Good article/chat and would like to add one note:
As a backend-first developer, TypeScript has been the lifesaver. It brought me closer to JS than anything else. So yes, choosing one framework (in this case, TypeScript) to learn things before fully diving into the world of JS, is also a useful thing to do.
Regards.

 

Your post it's one of the most valuable things (at work value level) I have read in the last months, keep up the good

 

Your words mean the world to me! Thank you!

 

Really helpful for my FE career. Thanks for the inspiration!

 

You're welcome, happy it helped!

 

This is absolutely what I needed to hear.

Amazing write-up

 

Printed to keep over my desk near PC.
I really like designers world struggling with colors fonts and brief animations, so I will have to balance some of your wise tips :)

dan

 

Thank you for such a warm comment!

 

I do appreciate bro

 

Great article.
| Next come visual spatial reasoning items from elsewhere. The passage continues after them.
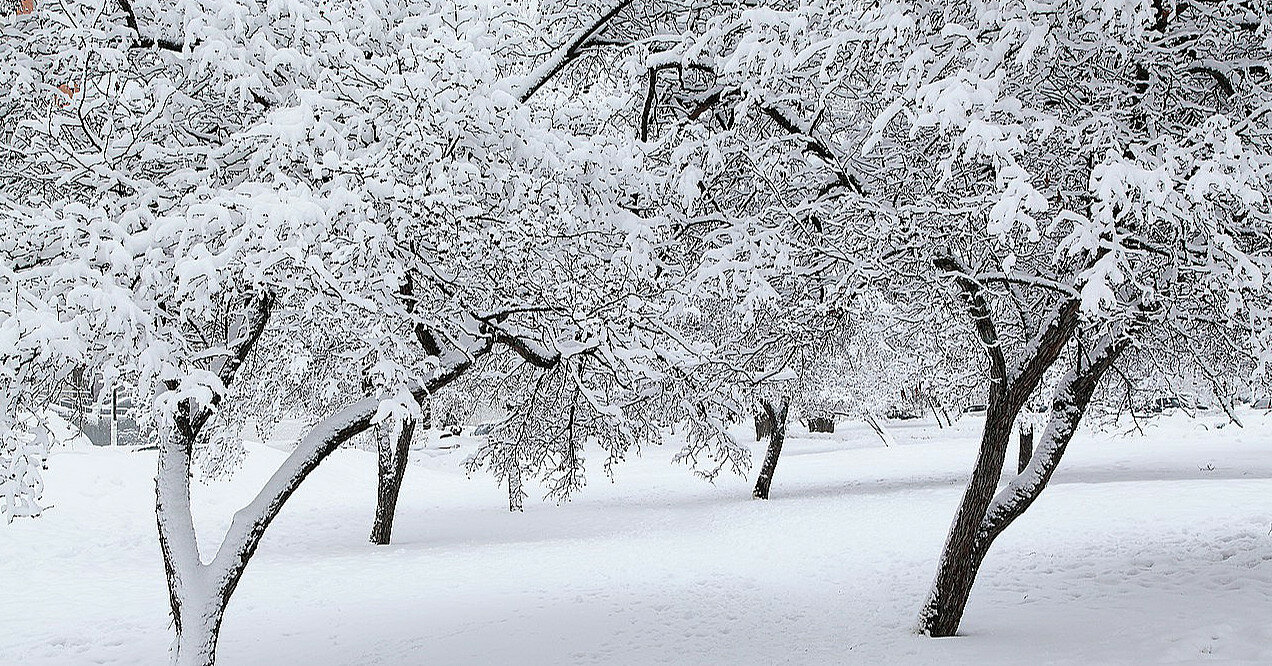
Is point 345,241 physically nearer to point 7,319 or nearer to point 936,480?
point 7,319

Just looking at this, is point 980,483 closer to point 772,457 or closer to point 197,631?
point 197,631

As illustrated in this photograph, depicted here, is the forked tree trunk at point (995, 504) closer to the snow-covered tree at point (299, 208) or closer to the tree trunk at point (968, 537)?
the tree trunk at point (968, 537)

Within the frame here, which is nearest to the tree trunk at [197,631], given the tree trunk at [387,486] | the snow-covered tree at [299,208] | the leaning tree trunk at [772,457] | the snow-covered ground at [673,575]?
the snow-covered tree at [299,208]

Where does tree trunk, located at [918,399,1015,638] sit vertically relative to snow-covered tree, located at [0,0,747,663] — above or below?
below

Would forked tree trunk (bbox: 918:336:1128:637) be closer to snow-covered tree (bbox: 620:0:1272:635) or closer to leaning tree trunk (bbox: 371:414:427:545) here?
snow-covered tree (bbox: 620:0:1272:635)

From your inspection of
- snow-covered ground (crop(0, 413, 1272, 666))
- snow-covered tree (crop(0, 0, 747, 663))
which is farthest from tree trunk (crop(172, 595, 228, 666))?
snow-covered ground (crop(0, 413, 1272, 666))

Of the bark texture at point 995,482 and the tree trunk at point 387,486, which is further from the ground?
the bark texture at point 995,482

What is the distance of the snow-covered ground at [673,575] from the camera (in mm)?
10070

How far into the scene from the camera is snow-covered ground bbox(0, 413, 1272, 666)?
10.1 metres

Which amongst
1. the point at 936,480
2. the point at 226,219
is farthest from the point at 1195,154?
the point at 936,480

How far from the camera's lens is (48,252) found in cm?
592

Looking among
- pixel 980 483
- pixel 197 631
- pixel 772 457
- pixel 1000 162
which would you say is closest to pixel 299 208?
pixel 1000 162

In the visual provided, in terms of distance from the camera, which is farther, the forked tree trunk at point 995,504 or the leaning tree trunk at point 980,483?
the forked tree trunk at point 995,504

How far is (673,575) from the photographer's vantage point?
586 inches
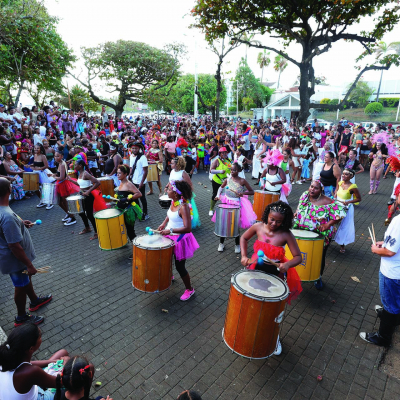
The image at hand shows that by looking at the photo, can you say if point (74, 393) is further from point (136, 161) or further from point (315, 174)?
point (315, 174)

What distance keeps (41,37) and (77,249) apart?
13045mm

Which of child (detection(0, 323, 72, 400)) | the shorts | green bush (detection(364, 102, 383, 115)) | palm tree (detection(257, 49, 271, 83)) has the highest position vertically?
palm tree (detection(257, 49, 271, 83))

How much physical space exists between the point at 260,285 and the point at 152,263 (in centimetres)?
166

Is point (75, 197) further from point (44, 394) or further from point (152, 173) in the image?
point (44, 394)

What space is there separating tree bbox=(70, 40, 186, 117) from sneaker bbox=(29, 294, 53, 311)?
2383 cm

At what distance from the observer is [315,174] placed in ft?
29.9

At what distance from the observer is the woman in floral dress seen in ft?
15.2

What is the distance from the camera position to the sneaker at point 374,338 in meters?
3.61

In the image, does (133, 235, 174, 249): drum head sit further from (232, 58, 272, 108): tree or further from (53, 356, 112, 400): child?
(232, 58, 272, 108): tree

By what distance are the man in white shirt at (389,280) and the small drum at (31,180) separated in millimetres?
9402

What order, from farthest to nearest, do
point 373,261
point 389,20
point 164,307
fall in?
point 389,20 < point 373,261 < point 164,307

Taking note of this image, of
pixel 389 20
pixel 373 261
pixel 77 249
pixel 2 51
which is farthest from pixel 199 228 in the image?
pixel 389 20

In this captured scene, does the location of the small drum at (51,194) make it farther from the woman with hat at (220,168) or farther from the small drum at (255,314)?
the small drum at (255,314)

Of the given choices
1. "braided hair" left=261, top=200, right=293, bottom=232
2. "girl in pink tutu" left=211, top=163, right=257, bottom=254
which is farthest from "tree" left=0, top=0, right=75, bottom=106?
"braided hair" left=261, top=200, right=293, bottom=232
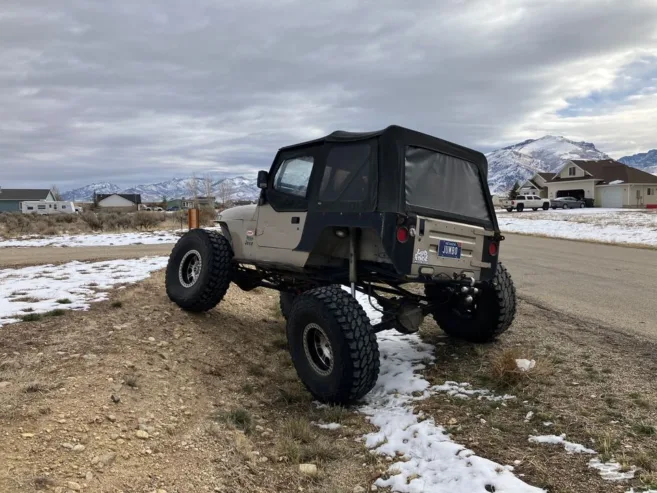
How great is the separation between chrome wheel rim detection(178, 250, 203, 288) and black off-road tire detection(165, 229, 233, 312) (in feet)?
0.18

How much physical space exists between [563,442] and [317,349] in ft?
7.74

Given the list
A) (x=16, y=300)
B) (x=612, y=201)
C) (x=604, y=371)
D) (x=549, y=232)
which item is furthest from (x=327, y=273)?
(x=612, y=201)

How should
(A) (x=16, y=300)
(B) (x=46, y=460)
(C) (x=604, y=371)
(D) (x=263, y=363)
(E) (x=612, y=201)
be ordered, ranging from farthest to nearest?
(E) (x=612, y=201), (A) (x=16, y=300), (D) (x=263, y=363), (C) (x=604, y=371), (B) (x=46, y=460)

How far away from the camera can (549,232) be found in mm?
27953

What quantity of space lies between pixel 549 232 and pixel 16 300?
26.7 m

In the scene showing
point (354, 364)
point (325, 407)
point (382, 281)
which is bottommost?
point (325, 407)

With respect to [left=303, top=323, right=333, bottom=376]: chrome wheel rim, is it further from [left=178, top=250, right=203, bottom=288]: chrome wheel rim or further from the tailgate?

Thanks a lot

 
 

Thank you, glad you liked it.

 

Thank u for give information

 

You're welcome, glad you liked it.

 

You just covered all the needed information thanks!

 

You're welcome!!

 

Wow nice information thanks

 

You're welcome.

 

This was a Great article. Thanks for the guide.

 

You're welcome.

 
 

Awesome guide, mate! cheers!

 

Thank you, so happy you liked it!

 

Really amazing stuff. Thanks for sharing.

 

You're welcome, thanks for reading

 

I would recommend to try hqjs.org this smart server and build tool require no configuration, yet support all kind of frameworks and metalanguages. It will boost you in your Frontend career.

 

Oh my! This is a great article! Thank you so much!

 

You're welcome, glad you liked it!

 

Nicely written, appreciate the thoughts sounds like what I need to hear in many ways. I think I would start with learning more on bundlers.

 

This is a good article. You should do a similar one for backend devs, not to take anything away from this, it’s fantastic.

 

Thank you, I'm glad you liked it, will do my research and try to make a follow-up soon.

 

Thanks man, very good article.

 

As a junior dev, this can serve as a tremendously useful checklist for leveling up. Thank you!